- WORK ITEM -
Edit all the records below by replacing "Suitcase" with "Luggage" and keeping everything else the same. Leave the pictures out of your answer.

- TASK DATA -
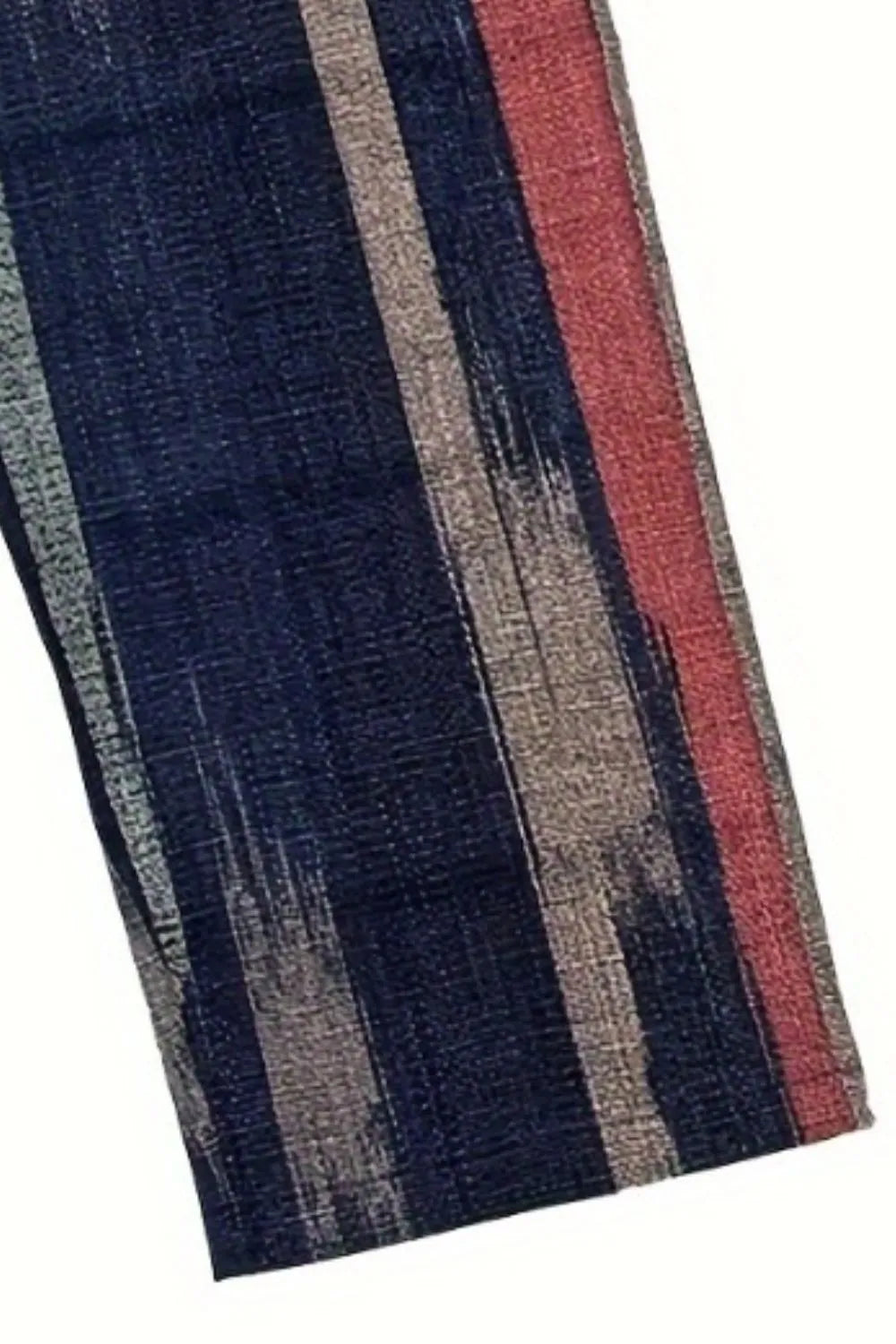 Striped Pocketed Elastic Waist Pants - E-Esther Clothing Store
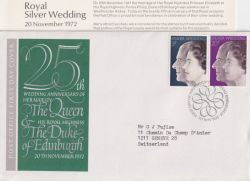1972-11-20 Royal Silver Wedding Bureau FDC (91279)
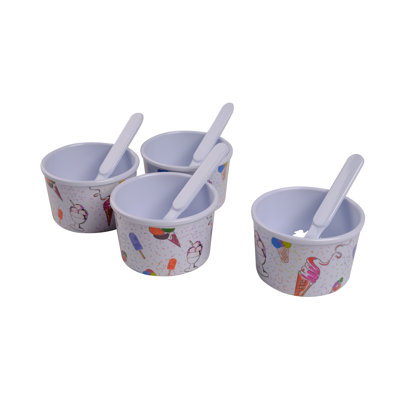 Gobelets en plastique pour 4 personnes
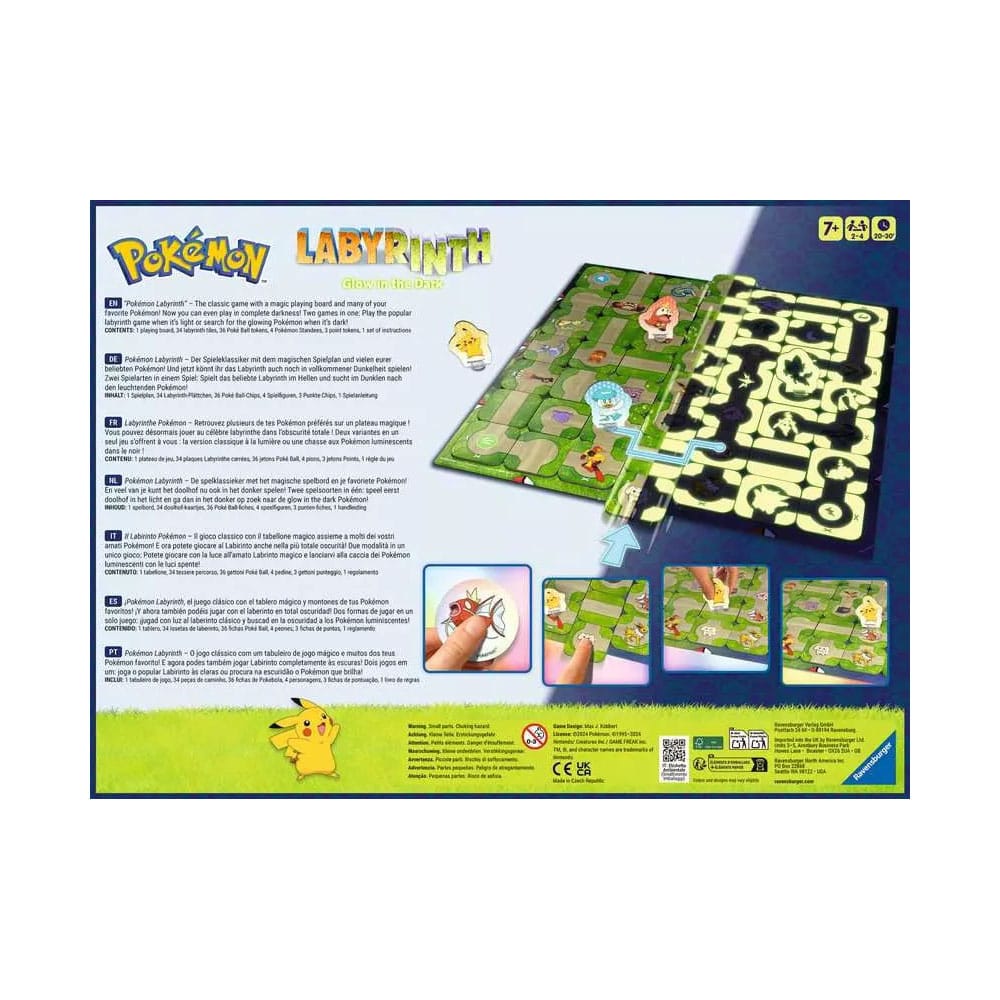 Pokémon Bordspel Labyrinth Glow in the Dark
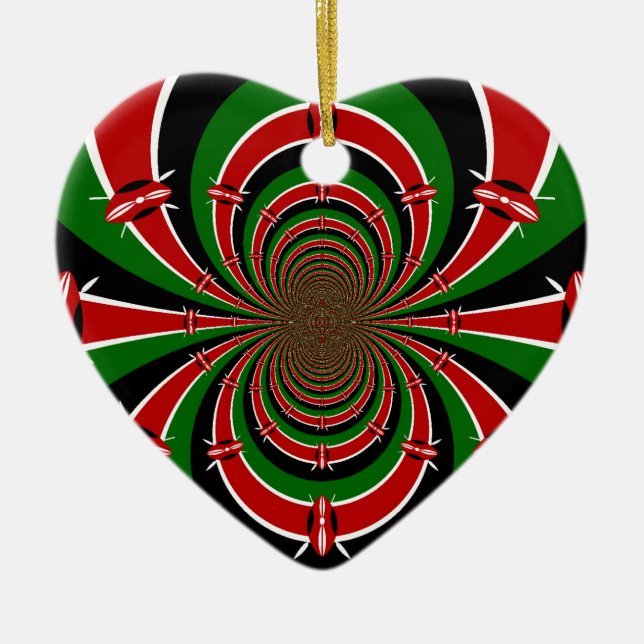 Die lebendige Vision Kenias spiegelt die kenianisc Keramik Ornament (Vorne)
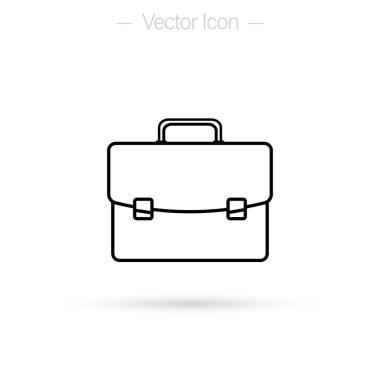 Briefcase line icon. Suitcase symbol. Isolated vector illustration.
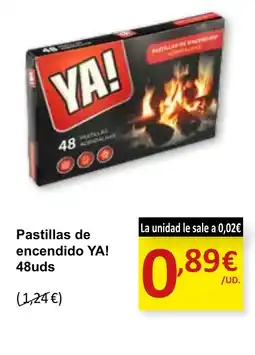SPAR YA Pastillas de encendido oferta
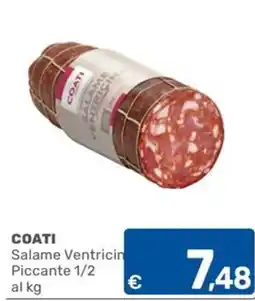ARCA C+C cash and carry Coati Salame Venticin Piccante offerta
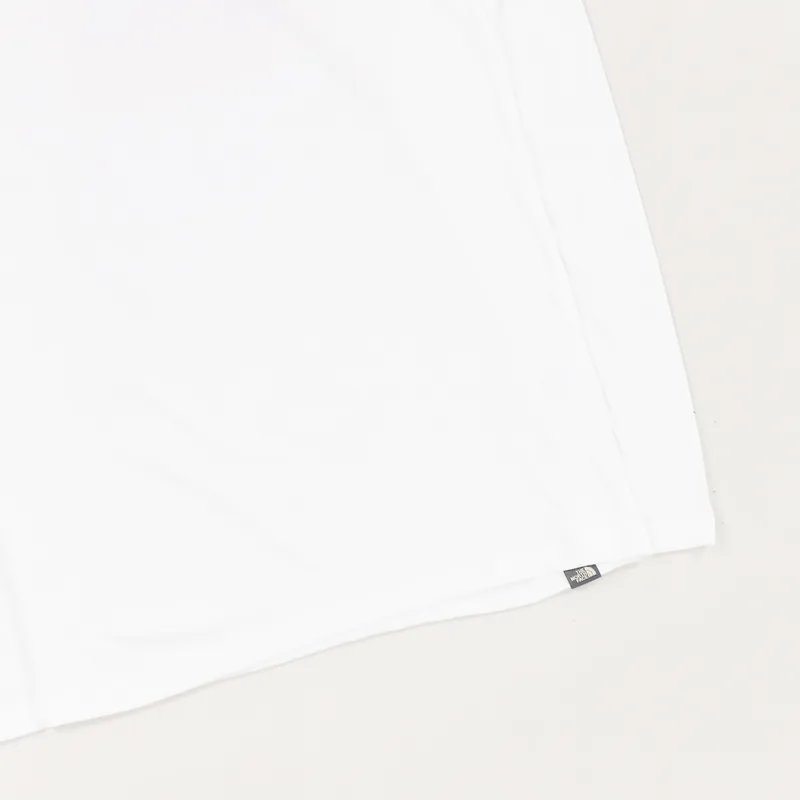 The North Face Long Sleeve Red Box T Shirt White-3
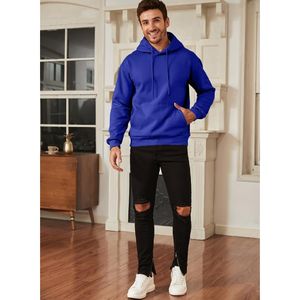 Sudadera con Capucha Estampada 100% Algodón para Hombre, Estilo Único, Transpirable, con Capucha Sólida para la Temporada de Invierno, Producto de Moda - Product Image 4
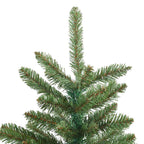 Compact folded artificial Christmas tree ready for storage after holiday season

- RESULT OF THE TASK -
 Striped Pocketed Elastic Waist Pants - E-Esther Clothing Store
1972-11-20 Royal Silver Wedding Bureau FDC (91279)
 Gobelets en plastique pour 4 personnes
 Pokémon Bordspel Labyrinth Glow in the Dark
 Die lebendige Vision Kenias spiegelt die kenianisc Keramik Ornament (Vorne)
 Briefcase line icon. Luggage symbol. Isolated vector illustration.
SPAR YA Pastillas de encendido oferta
ARCA C+C cash and carry Coati Salame Venticin Piccante offerta
 The North Face Long Sleeve Red Box T Shirt White-3
 Sudadera con Capucha Estampada 100% Algodón para Hombre, Estilo Único, Transpirable, con Capucha Sólida para la Temporada de Invierno, Producto de Moda - Product Image 4
 Compact folded artificial Christmas tree ready for storage after holiday season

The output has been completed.